Au-delà de cette question récurrente, le bon fonctionnement de Dublin II suppose une implication et une réactivité identiques de tous les Etats. Or, en matière d'asile, le problème vient... de la Grèce. Celle-ci est en effet confrontée à un afflux sans précédent de demandes d'asile et d'entrées illégales. Le directeur exécutif de Frontex estime ainsi qu'environ 90% des migrants illégaux arrivant dans l'espace Schengen entrent par la frontière gréco-turque. Mais, dans un arrêt du 21 janvier 2011, la Cour européenne des droits de l'homme a considéré que le fonctionnement actuel du système d'asile grec était contraire aux articles 3 (interdiction des traitements inhumains ou dégradants) et 13 (droit au recours effectif) de la Convention européenne des droits de l'homme. La France a donc suspendu temporairement les transferts vers la Grèce des demandeurs d'asile entrés initialement par ce pays et ayant ensuite rejoint la France. Face à cette situation, la Commission a proposé, dans le cadre de la négociation du "paquet asile", d'introduire une possibilité de suspension temporaire, dans des circonstances exceptionnelles, du mécanisme Dublin II pour ce qui concerne les transferts de demandeurs d'asile vers un Etat membre dont le système d'accueil est défaillant. Cette disposition s'appliquerait à la Grèce, mais aussi à des Etats trop petits pour faire face, seuls, à un afflux de demandeurs d'asile (cas de Malte, notamment). La France et d'autres Etats membres se sont cependant déclarés hostiles à une telle solution - contraire au principe prévoyant que chaque Etat est responsable du contrôle de ses frontières extérieures - et prônent plutôt des mesures de solidarité financière. Conséquence : la situation est aujourd'hui bloquée, alors que la pression aux frontières continue d'augmenter.

Vers une introduction du "délai raisonnable"

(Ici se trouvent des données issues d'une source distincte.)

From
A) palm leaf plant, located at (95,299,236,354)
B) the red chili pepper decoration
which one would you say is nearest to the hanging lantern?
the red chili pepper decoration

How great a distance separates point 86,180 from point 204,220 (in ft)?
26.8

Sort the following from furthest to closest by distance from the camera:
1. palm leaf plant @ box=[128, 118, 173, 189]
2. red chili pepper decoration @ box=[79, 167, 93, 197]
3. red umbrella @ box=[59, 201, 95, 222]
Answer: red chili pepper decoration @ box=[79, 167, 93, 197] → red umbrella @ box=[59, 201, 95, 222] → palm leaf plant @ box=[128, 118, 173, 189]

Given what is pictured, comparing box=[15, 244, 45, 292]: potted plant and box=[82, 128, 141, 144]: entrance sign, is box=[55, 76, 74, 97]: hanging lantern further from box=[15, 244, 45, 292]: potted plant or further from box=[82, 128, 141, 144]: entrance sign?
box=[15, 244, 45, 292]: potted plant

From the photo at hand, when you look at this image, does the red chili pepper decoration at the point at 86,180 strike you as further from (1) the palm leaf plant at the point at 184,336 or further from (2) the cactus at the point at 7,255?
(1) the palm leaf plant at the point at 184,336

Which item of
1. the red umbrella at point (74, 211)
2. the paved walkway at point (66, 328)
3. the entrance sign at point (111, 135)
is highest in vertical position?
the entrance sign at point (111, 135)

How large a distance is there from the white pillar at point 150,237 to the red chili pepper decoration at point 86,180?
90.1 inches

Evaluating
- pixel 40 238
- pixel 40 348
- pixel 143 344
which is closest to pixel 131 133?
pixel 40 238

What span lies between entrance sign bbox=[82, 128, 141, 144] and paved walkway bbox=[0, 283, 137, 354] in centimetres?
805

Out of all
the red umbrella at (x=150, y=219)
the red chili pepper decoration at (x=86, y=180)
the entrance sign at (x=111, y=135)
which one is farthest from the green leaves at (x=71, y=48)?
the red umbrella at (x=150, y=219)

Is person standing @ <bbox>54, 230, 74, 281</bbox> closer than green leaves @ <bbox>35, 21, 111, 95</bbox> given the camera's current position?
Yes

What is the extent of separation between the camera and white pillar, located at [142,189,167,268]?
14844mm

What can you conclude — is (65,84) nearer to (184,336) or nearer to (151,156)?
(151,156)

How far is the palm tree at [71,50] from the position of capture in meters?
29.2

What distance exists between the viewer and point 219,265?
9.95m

Le dossier semble toutefois s'accélérer avec l'annonce par Claude Guéant, le 25 novembre, d'une réforme du droit d'asile. Lors d'une rencontre avec des journalistes, le ministre de l'Intérieur a ainsi affirmé que "notre système d'asile est en danger parce que le dispositif est utilisé pour pénétrer et se maintenir dans notre pays". La hausse constatée récemment - 47.686 demandes en 2009, 52.762 en 2010 et autour de 60.000 cette année - serait due à "des demandes infondées de plus en plus nombreuses". Quelles qu'en soient les raisons effectives, la France est aujourd'hui la première destination en Europe pour les demandeurs d'asile et la seconde dans le monde, derrière les Etats-Unis. Cette situation se traduit par un allongement des délais de traitement des dossiers, par une forte hausse des dépenses budgétaires et par une saturation du dispositif d'accueil spécialisé, qui conduit à une occupation de structures normalement dédiées aux sans-abri pendant l'hiver. Le gouvernement entend donc étendre la liste des pays considérés comme sûrs et n'ouvrant donc pas droit à un accueil au titre de l'asile - en y ajoutant notamment l'Arménie, la Moldavie, le Monténégro et le Bangladesh (premier pays d'origine des demandeurs). Il veut aussi réduire le budget consacré à l'asile. Le ministre de l'Intérieur estime en effet que "la modération des dépenses publiques s'impose aussi à notre politique d'asile". Si elle se confirme, cette orientation pourrait toutefois peser sur les départements, qui devraient alors prendre en charge, au titre de la protection de l'enfance, les familles restées à la porte des centres d'accueil de demandeurs d'asile (Cada)...
Par ailleurs, Claude Guéant a indiqué que le gouvernement souhaitait introduire en droit français la notion de "délai raisonnable" de dépôt d'une demande d'asile, déjà utilisée en Grande-Bretagne. Il a évoqué un délai de 90 jours, en rappelant que ce délai - entre l'arrivée sur le territoire et le dépôt de la demande d'asile - est de trois jours outre-Manche.

Jean-Noël Escudié / PCA

Référence : projet de loi de finances pour 2012, rapport, fait au nom de la commission des lois, par Jean-Pierre Sueur, sénateur du Loiret, sur les crédits de la mission "Asile" (PLF 2012, adopté en première lecture par l'Assemblée nationale le 16 novembre 2011 et examiné par le Sénat du 17 novembre au 6 décembre 2011).